* _Exercise objective_
Take the records below and retype them line by line, from the first line through the one containing "common name: red deer"; stop there.

* _Recorded data_
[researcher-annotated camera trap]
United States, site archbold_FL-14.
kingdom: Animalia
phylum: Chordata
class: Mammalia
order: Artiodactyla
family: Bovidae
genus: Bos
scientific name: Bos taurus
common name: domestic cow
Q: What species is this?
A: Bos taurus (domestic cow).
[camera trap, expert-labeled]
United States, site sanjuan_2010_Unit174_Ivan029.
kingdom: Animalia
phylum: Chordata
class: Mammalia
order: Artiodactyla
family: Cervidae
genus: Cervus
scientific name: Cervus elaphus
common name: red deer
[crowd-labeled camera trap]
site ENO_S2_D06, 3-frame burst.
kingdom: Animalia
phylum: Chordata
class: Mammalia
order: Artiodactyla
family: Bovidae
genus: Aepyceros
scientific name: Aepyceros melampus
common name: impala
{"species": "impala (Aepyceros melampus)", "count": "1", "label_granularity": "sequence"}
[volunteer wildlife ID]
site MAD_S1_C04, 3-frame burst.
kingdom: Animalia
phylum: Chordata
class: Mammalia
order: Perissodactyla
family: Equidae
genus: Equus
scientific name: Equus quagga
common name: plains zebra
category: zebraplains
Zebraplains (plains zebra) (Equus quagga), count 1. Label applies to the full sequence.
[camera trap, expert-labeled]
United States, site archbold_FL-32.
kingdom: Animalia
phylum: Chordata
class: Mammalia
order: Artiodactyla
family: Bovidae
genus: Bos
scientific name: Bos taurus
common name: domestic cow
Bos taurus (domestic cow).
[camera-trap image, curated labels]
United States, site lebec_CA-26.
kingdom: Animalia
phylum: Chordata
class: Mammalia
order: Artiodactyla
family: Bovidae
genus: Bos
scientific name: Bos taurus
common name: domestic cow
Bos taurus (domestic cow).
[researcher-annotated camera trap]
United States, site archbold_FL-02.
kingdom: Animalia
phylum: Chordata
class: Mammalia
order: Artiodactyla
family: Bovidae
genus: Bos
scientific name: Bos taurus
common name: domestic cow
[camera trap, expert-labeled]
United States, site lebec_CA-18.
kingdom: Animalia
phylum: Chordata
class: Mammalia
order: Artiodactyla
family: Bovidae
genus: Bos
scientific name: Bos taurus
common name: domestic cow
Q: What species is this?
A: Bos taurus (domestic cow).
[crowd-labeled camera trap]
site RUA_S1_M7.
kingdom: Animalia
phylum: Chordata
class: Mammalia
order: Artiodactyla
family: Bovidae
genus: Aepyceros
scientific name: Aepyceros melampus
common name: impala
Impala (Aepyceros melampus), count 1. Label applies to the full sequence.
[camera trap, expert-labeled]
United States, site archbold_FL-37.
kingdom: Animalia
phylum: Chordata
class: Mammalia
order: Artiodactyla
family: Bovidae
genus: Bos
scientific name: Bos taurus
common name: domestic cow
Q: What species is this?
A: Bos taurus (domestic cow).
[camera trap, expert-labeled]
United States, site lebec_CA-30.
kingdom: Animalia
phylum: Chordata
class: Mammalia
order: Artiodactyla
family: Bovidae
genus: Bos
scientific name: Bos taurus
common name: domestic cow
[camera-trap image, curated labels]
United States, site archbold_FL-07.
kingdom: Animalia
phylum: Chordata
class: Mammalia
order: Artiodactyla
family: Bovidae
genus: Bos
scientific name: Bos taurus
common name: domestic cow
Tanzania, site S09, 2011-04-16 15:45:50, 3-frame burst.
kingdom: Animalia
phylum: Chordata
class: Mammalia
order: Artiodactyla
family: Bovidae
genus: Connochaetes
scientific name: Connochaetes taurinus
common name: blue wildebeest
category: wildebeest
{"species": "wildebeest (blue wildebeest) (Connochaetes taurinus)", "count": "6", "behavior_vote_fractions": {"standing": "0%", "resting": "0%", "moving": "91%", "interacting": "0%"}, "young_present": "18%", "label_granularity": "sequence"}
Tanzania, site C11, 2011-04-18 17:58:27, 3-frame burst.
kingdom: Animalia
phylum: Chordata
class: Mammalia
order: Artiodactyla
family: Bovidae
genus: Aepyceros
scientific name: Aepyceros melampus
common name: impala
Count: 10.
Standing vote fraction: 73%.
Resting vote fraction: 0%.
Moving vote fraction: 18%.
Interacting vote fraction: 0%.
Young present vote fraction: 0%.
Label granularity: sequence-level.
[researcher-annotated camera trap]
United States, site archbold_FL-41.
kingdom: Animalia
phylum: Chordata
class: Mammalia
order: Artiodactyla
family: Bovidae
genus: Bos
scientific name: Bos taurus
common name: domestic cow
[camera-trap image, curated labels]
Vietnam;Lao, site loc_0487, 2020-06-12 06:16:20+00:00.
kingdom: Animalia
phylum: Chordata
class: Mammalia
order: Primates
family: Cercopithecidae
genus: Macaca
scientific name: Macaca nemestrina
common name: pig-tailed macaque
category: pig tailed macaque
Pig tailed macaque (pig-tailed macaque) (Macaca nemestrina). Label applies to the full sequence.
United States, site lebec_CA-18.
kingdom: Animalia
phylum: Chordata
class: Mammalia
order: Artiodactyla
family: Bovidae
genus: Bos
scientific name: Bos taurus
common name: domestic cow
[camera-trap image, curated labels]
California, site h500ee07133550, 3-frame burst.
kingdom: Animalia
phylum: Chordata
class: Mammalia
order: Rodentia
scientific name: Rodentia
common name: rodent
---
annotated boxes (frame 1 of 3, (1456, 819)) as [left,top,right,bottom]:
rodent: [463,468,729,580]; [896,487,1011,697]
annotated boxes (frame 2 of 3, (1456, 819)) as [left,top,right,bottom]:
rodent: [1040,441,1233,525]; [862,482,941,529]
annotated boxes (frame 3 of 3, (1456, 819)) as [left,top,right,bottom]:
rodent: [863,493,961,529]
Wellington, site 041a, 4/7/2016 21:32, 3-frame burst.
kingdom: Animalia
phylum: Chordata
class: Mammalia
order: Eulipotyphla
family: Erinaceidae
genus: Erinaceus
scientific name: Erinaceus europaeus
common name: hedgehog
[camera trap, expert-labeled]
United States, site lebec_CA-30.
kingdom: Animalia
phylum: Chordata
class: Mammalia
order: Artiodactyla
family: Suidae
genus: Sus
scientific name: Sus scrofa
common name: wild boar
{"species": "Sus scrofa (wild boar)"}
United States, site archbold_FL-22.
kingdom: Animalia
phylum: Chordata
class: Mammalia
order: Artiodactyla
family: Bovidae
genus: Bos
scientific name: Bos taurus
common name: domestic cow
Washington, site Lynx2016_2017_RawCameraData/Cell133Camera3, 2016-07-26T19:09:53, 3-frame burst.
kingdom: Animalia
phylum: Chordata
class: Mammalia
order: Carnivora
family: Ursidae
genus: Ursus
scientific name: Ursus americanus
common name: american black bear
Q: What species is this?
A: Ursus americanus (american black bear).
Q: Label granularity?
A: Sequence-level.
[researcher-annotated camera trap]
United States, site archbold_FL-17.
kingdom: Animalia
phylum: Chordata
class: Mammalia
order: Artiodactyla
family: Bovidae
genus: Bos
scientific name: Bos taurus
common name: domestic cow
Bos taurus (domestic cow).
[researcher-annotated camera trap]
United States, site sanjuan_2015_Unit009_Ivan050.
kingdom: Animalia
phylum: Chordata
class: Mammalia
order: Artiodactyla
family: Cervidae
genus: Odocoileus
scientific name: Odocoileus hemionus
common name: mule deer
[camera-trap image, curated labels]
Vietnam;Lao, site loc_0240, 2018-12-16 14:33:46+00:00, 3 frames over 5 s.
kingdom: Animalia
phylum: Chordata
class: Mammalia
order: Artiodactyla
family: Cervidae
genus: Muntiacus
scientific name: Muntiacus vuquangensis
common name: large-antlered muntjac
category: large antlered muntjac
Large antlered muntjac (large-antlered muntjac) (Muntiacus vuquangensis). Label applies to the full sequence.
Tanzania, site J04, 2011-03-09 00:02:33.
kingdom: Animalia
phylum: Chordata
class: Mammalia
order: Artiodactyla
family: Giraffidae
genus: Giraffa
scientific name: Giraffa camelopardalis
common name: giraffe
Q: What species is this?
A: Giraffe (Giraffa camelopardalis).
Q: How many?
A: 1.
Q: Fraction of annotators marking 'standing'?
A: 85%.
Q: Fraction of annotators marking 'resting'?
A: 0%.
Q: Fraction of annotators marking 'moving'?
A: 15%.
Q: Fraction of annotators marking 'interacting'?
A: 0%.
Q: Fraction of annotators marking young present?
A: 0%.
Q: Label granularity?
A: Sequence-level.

* _Result for this task_
[researcher-annotated camera trap]
United States, site archbold_FL-14.
kingdom: Animalia
phylum: Chordata
class: Mammalia
order: Artiodactyla
family: Bovidae
genus: Bos
scientific name: Bos taurus
common name: domestic cow
Q: What species is this?
A: Bos taurus (domestic cow).
[camera trap, expert-labeled]
United States, site sanjuan_2010_Unit174_Ivan029.
kingdom: Animalia
phylum: Chordata
class: Mammalia
order: Artiodactyla
family: Cervidae
genus: Cervus
scientific name: Cervus elaphus
common name: red deer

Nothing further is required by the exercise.